Beşiktaş bir süre sonra Beşiktaşk oldu ki bu süreç ayrı bir konu. gittiğim ve girebildiğim tek beşiktaş maçı oldu bu sürede, athletico bilbao ile olan 3-1 lik maç. o zamanki sevgilimle gitmiştik maça, güzel kızdı hem de beşiktaşlıydı o da, hani o maç yenilsek o da ağlasa kesin kameralar zoom yapardı, öyle de masum bir tip. neyse güzel bir gündü, beşiktaş kazandığı için güzeldi. işte o gün vapurda giderken beşiktaşlı tribün müdavimlerinden bir kısmına katıldık. yol boyu elimizden geldiğince tezahuratlara eşlik ettik falan. işte orda çok romantik bulduğum bir tezahurat duydum “hava ayaz mı ayaz, şort siyah forma beyaz, bilbaoyu yeneceğiz, biliyorsun değil mi?”.

işte o gün, hava ayaz mı ayazdı, forma ise dediğimizin tam tersi. benim iskelenin yanına serilmiş işportadan aldığım çakma forma ise çubukluydu. 23 john carew.

----------------

sabah uyandığımda kaç sene öncesine uyanmış gibi oldum garip bir umut ve dilimde hava ayaz mı ayaz. evet wolfsburgu yeneceğiz diye düşündüm. sabahtan iş çıkışına kadar hep aynı sırıtık ifade, hep aynı ezgi hep aynı sözlerle dolaştım. “wolfsburgu yeneceğiz, biliyorsun değil mi?”
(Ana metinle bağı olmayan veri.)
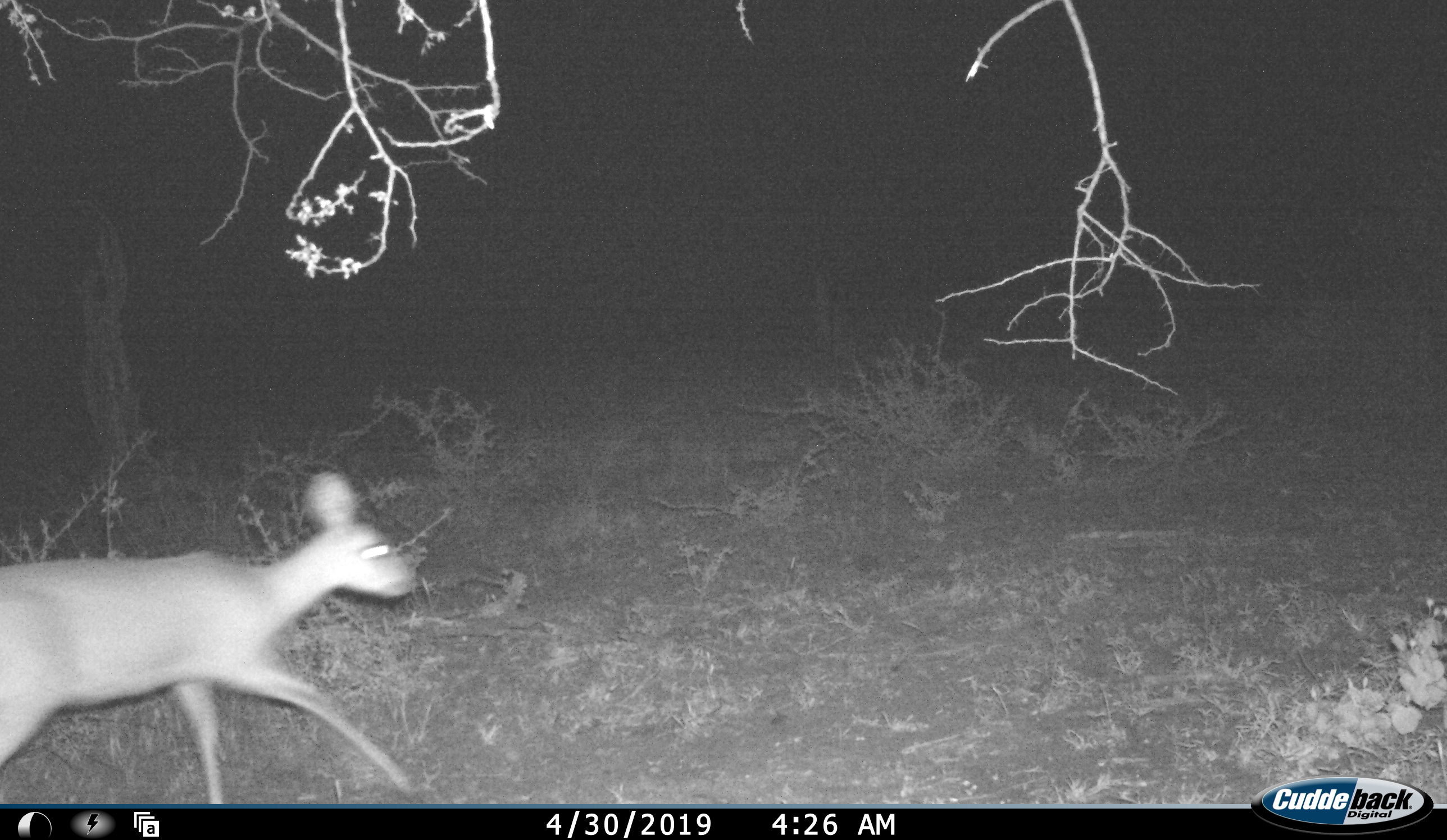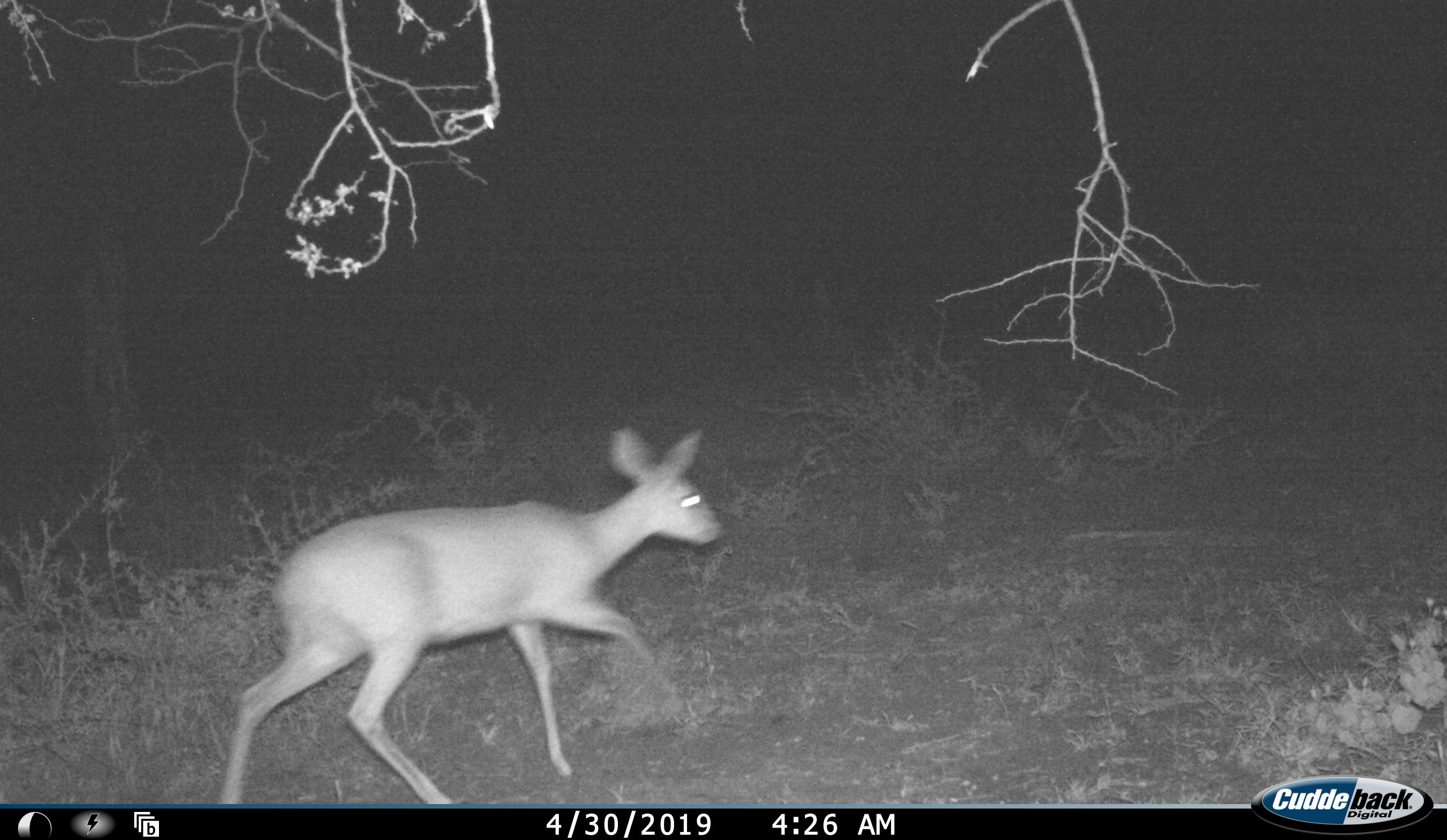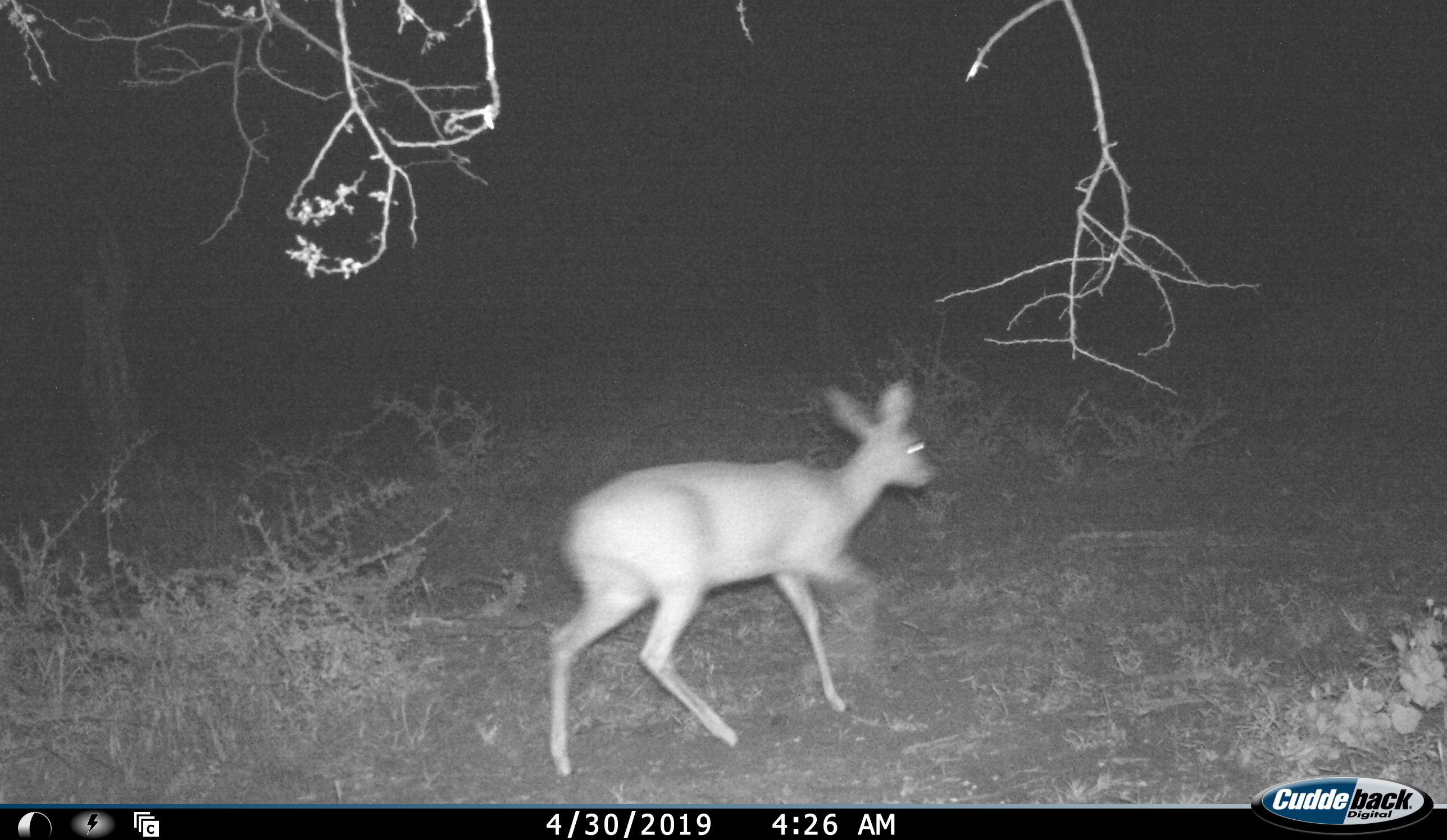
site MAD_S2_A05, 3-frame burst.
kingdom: Animalia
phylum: Chordata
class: Mammalia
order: Artiodactyla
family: Bovidae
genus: Raphicerus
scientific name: Raphicerus campestris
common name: steenbok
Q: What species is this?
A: Steenbok (Raphicerus campestris).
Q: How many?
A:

iş çıkışı halı saha maçında kaleye geçtim. rakip iki forvet beşiktaş forması giymiş. şansa bak. “ya bu gün için beşiktaş formasıyla atılacak gollerin bir limiti varsa?”, “ya bu denyolar limiti doldurur 2 saat sonra beşiktaşım yine gol atamazsa” diye düşünüp panter oldum kalede. şampiyonlar ligi finalinde beşiktaş kalesini koruyormuş gibi uçtum ordan oraya. 5 gol yedim en nihayetinde.

anakara’da senenin çoğunda ayaz olur ya, o gün ayaz yoktu ankara’da. beşiktaş’ta şort siyahtı ama forma beyaz değildi. ama maç başladığında çok önemli bir kozum vardı. 23 carew. dolabın derinliklerinde buldum. bu arada kilo vermişim galiba.

limit 5 olacak ki beşiktaşım pek gol atacağa benzemiyordu. yememek içinse şort vardı siyah, çubuklu formam vardı. ama hava ayaz olmuyordu bir türlü. zor oldu ama olanlar olmayanları ikna etti ki berabere bitti maç. gol yemedik. ama şu kenardan gelen şutu koltuk altından yemesem 1-0 yenecekmişiz amk.

formam çakma olduğu için -naylon gibi bişey – maç bitince çıkaracaktım, çok terletiyordu. ama o denli sevindim ki beşiktaşkımın yeniden dirilmeye başladığını gördüğüme, şimdi çıkarırım şimdi çıkarırım derken uyuyakalmışım formayla.

sabah halı sahada kendimi paralamamdan kaynaklı dizimde ve el bileğimde ağrılar olsa da gülümseyerek uyandım yüzümde dünden kalma sırıtık ifade. terlemişim epey, ağzımdan dökülen ilk sözler “havanın amına koyim” oldu, kasım ayı olmuş hala ayaz yok.